**課題**:
下にある、ドラマ「ブラックペアン」とインパクトファクターについての本文抜粋の続きを、最後の文の後から書いてください。

**本文抜粋**:
====================

ドラマ「ブラックペアン」とインパクトファクター
2018年5月21日、医師仲間と食事をしながら雑談をした。
テレビドラマ「ブラックペアン」が話題になった。原作は海堂尊の小説「新装版ブラックペアン1988」で、ペアンとは止血鉗子のことだ。ドラマの主役は、傲慢な天才外科医・渡海征司郎(二宮和也)で、東城大の佐伯清剛(内野聖陽)と帝華大の西崎啓介(市川猿之助)が、外科学会理事長選をインパクトファクター(IF)で争っている。
中堅医師は「ブラックペアンが、リアルで面白い。先週はダヴィンチ手術がダーウィン手術となっており、手術装置にもダーウィンと書いてあった」「二宮の演技がうまい」と言う。同僚医師は「若い医師は、ありえない話だと思っているが、昔は教授が絶大な力を持っていた。渡海のように、病院に住み着いている医者もいた。昭和の頃が懐かしい」と言う。7人中5人の医師が"ブラックペアン"を観ており、そのうち私を含め3人が録画していた。

====================

**提示資料**:

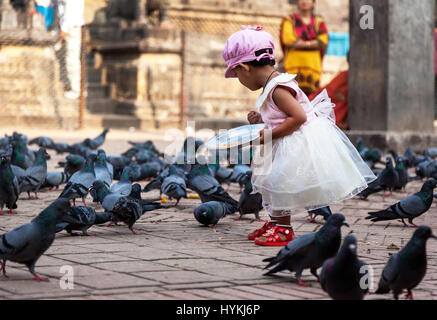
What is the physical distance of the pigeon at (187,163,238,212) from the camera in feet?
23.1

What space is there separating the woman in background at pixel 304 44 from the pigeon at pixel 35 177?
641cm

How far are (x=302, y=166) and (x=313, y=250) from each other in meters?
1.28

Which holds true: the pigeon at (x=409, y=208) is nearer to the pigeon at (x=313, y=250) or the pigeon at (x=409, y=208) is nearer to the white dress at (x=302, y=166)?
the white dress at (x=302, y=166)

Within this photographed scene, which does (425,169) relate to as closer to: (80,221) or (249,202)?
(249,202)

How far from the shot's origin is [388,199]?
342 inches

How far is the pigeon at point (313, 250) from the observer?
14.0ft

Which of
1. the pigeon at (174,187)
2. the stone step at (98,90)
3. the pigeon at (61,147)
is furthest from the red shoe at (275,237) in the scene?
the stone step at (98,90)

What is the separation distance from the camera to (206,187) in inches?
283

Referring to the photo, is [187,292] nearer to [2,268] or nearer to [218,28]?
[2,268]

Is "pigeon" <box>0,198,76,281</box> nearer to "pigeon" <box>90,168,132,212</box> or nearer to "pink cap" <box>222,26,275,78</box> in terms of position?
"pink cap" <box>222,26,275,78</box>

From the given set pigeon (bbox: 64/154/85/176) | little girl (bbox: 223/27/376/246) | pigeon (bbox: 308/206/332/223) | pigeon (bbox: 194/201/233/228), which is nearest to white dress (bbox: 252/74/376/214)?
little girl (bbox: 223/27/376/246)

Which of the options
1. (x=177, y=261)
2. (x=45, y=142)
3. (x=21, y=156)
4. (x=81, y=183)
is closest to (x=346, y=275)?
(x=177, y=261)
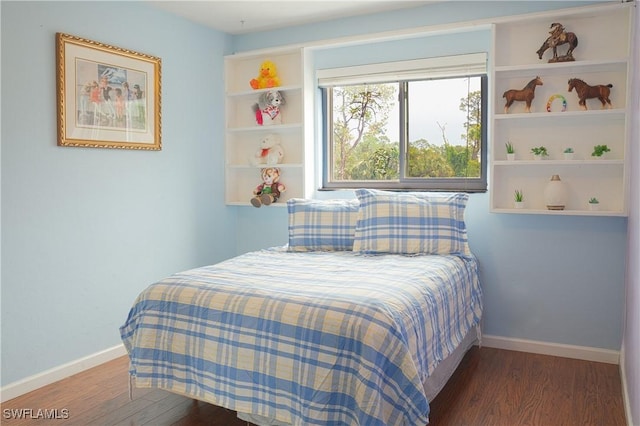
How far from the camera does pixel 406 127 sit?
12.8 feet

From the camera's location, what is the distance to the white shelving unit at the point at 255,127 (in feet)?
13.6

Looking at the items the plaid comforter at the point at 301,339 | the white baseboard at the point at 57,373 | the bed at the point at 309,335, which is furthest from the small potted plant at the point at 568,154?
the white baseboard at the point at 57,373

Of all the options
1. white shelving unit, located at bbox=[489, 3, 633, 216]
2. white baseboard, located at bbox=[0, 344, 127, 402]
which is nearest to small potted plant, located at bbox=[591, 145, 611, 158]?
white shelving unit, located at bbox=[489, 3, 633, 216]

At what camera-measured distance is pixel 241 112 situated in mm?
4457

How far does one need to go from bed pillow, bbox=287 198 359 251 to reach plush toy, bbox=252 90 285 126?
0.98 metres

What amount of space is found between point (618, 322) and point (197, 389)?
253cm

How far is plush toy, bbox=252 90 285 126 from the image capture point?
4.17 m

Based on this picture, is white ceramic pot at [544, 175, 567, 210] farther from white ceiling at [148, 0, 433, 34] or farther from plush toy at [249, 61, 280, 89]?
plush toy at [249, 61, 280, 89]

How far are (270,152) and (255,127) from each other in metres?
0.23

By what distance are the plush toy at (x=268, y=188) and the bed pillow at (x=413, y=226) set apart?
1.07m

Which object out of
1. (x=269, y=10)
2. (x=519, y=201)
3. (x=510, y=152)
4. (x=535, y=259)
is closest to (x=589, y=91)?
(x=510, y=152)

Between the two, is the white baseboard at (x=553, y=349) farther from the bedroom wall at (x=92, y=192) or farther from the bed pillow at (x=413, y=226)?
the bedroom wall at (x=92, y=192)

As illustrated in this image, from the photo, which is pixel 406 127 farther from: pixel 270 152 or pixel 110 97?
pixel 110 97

====================

**出力**:
私は「30年前、教授は絶大な力を持っていたが、2004年"新研修医マッチング制度"導入によって若い医師の人事権を失い、教授の力は弱くなった。当時、MR(製薬会社の医療情報提供者)はいたが、CRC(臨床研究コーディネーター)はなく、ドラマでは現状と乖離している所も多い。学会の理事長選でIFが使われることはなく、IFは教授選で業績の評価として使われていた」と話した。
IFとは、特定のジャーナルの論文が、どれだけ引用されたか平均値を出したもので、点数が高いほど多く引用される一流雑誌ということになる。
5~6年前、ディオパン事件の時、K医大の捏造論文について新聞社から取材を受け、喫茶店で2時間話をしたことがある。
私は「教授選では、IFで評価されることが多い。関西では、各候補が提出した15論文のIFの合計で、業績を評価している大学がある。薬の治験の論文は、製薬会社が集計し、論文の下書きも書いてくれることが多いので、少ない労力でIFを増やすことができる。薬の治験でいい成績の出た論文は、製薬会社にとっても宣伝になるので、捏造したのだろう。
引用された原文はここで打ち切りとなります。